Background

New radiotherapy techniques such as stereotactic radiotherapy (SRT) stereotactic radiosurgery (SRS), three dimensional conformal radiotherapy (3DCRT) and intensity modulated radiation therapy (IMRT) aim to deliver a high dose to the tumour while sparing the surrounding normal healthy tissues. As a result of these complicated treatment techniques there is a need for a 3-dimensional (3D) dose verification system. However, currently available dosimeters such as ion chambers, diodes, thermoluminescent dosimeters and films are limited to point (or) planar measurement. Multiple measurements are required to obtain the 3-dimensional dose distribution using the above dosimeters. Hence volumetric measurements are not feasible without multiple detectors (or) multiple measurements. Gel dosimetry attempts to meet the requirements of 3D radiation dose distribution.

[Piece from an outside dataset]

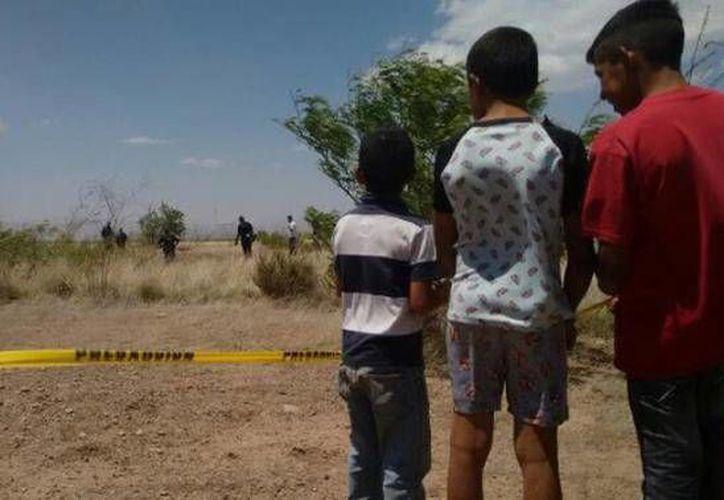 Dos de los asesinos de Christopher ayudaron a la madre a localizarlo; además, los jóvenes mantenían aterrorizada a la colonia por sus constantes amenazas. (noticiasnet.mx)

Gel dosimetry is tissue equivalent [1] and it acts as a phantom as well as dosimeter so there is no need for dose perturbation correction.

Aim

Radiation-induced polymerization in polymer gel dosimeters gives rise to a change in CT number which can be measured with X-ray computed tomography (CT). The aim of this study is to assess the feasibility of using the X-ray CT scanner for the evaluation of dose distribution in polymer gel dosimetry.

Materials/Methods

Polymer gel called PAGAT (Polyacrylamide Gelatin and Tetrakis hydroxymethyl phosphonium) consisting of 3.5% (w/w) BIS, 3.5% (w/w) acrylamide, 5% (w/w) gelatin, 10 mM Tetrakis hydroxymethyl phosphonium (THP) and 88% (w/w) water was manufactured in normal atmospheric conditions. The gel was irradiated using a Siemens Primus linear accelerator. The radiation-induced change in CT number was evaluated using a Siemens Somatom Emotion CT scanner. The percentage depth doses and profiles were deduced. The same study was carried out using radiation field analyzer RFA-200 with RK-ion chamber and film and compared with polymer gel measurements.

Results

Polymer gel dosimetry measurement was in agreement with ion chamber and film measurements except for a slight deviation in the build-up region. Discrepancies found were due to analysis of image without image averaging and background subtraction.

Conclusions

This preliminary study was conducted to evaluate the feasibility of using X-ray CT-based polymer gel dosimetry for clinical use. The results of this study encourage further use of X-ray CT in conjunction with polymer gel for 3D radiation dose measurements.